B. Plaintiff's thirteenth cause of action

In her thirteenth cause of action, plaintiff asserts that the board, in violation of the Act (Real Property Law § 339-w) denied her access to inspect and copy its monthly financial reports, condominium invoices, and legal invoices.

1. Right to inspect documents generally

a. Contentions

Plaintiff contends that she has the right to inspect the documents she seeks, and offers Clurman's affidavit as evidence that the Act requires that unit owners be given full and broad disclosure of a condominium's financial affairs. (NYSCEF 219).

Defendants assert that plaintiff's legal right to examine condominium documents is circumscribed by the bylaws and the Act, and that while they offered her an opportunity to inspect some documents, such as board minutes, they deny a legal obligation to do so. They claim that plaintiff's interpretation of the Act reflects a misunderstanding of the relationship between unit owners and the board, and observe that there is no common law right to inspect corporate board minutes. (NYSCEF 285).

By affidavit, defendant Chernoff, current president of the board, complains that plaintiff has continually second-guessed most of the board's legitimate business decisions. He explains that the board denied many of her pre-action requests for documents given its belief that she was aligned with the condominium sponsor, the condominium's adversary in litigation, that plaintiff renewed her requests after this action was filed, and that by her own admission, she seeks them to assist her in this action rather than by conducting formal discovery. Chernoff thus contends that plaintiff engaged in a subterfuge reflecting bad faith, but that the board has nonetheless granted several of her requests. Chernoff acknowledges, however, that "the threat that plaintiff will disclose strategic, private information to the sponsor no longer exists." (NYSCEF 284).

* _Extracted entries_:
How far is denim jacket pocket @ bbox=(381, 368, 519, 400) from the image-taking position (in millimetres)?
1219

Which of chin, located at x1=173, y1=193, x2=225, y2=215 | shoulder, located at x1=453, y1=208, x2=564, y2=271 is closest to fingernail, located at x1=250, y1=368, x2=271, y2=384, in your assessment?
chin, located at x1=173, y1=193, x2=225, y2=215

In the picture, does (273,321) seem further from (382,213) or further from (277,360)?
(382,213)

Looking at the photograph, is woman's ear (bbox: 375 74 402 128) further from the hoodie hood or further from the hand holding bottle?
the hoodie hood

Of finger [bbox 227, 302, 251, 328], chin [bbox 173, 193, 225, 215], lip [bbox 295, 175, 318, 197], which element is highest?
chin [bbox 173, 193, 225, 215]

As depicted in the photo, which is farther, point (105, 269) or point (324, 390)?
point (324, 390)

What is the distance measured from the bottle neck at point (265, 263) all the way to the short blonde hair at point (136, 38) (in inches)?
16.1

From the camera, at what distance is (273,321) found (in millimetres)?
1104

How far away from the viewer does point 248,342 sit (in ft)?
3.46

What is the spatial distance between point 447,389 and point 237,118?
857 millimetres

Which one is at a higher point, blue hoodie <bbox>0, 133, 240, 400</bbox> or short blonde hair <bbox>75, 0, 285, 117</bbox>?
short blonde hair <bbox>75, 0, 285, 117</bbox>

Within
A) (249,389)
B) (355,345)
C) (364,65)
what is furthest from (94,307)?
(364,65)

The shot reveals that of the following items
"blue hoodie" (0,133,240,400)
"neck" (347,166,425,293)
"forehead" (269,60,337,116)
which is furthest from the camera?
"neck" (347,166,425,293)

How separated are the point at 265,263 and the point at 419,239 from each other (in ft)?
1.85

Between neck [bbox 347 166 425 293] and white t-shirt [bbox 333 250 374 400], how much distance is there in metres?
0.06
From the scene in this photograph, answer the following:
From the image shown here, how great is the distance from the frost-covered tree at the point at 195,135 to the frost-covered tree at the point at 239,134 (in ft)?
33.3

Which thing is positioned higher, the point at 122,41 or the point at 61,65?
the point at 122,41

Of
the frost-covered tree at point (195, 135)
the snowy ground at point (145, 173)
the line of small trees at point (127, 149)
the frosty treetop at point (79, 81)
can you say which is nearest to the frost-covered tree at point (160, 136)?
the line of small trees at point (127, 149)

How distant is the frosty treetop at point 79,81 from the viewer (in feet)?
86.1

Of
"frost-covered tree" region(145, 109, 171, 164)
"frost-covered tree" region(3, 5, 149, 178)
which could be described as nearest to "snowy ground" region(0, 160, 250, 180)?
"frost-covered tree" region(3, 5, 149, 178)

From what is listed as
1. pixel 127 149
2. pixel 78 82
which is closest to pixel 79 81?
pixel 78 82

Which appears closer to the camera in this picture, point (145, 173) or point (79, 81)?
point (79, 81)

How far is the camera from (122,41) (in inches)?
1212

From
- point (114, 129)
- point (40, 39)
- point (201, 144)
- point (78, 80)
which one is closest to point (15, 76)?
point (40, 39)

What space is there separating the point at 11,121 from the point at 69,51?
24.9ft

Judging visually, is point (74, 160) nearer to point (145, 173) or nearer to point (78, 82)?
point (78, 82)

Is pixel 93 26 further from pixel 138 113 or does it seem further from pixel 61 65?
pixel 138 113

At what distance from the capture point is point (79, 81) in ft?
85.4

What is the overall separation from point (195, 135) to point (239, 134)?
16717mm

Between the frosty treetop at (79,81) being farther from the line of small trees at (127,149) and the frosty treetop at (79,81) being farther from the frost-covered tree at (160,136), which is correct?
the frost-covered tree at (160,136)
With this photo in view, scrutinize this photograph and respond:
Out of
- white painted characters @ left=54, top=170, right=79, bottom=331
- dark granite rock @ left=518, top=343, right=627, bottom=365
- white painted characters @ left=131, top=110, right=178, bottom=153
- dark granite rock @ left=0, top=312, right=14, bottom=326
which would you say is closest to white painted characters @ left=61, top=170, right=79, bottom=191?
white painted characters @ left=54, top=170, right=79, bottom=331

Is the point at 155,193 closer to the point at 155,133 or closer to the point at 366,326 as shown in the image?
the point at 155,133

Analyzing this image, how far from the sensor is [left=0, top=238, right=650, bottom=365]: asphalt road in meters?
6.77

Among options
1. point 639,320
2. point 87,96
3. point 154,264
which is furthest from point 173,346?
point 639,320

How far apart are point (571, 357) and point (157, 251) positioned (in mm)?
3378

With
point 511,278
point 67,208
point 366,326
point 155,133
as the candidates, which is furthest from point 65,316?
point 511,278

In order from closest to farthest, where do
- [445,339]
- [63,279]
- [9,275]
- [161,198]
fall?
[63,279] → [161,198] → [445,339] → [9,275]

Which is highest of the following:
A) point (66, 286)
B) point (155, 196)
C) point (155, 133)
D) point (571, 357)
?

* _Written problem_:
Please revise the stretch of the excerpt on the thirteenth cause of action (above) from "Defendants assert that" through "minutes. (NYSCEF 285).", replacing "unit owners" with "apartment owners".

* _Exercise response_:
Defendants assert that plaintiff's legal right to examine condominium documents is circumscribed by the bylaws and the Act, and that while they offered her an opportunity to inspect some documents, such as board minutes, they deny a legal obligation to do so. They claim that plaintiff's interpretation of the Act reflects a misunderstanding of the relationship between apartment owners and the board, and observe that there is no common law right to inspect corporate board minutes. (NYSCEF 285).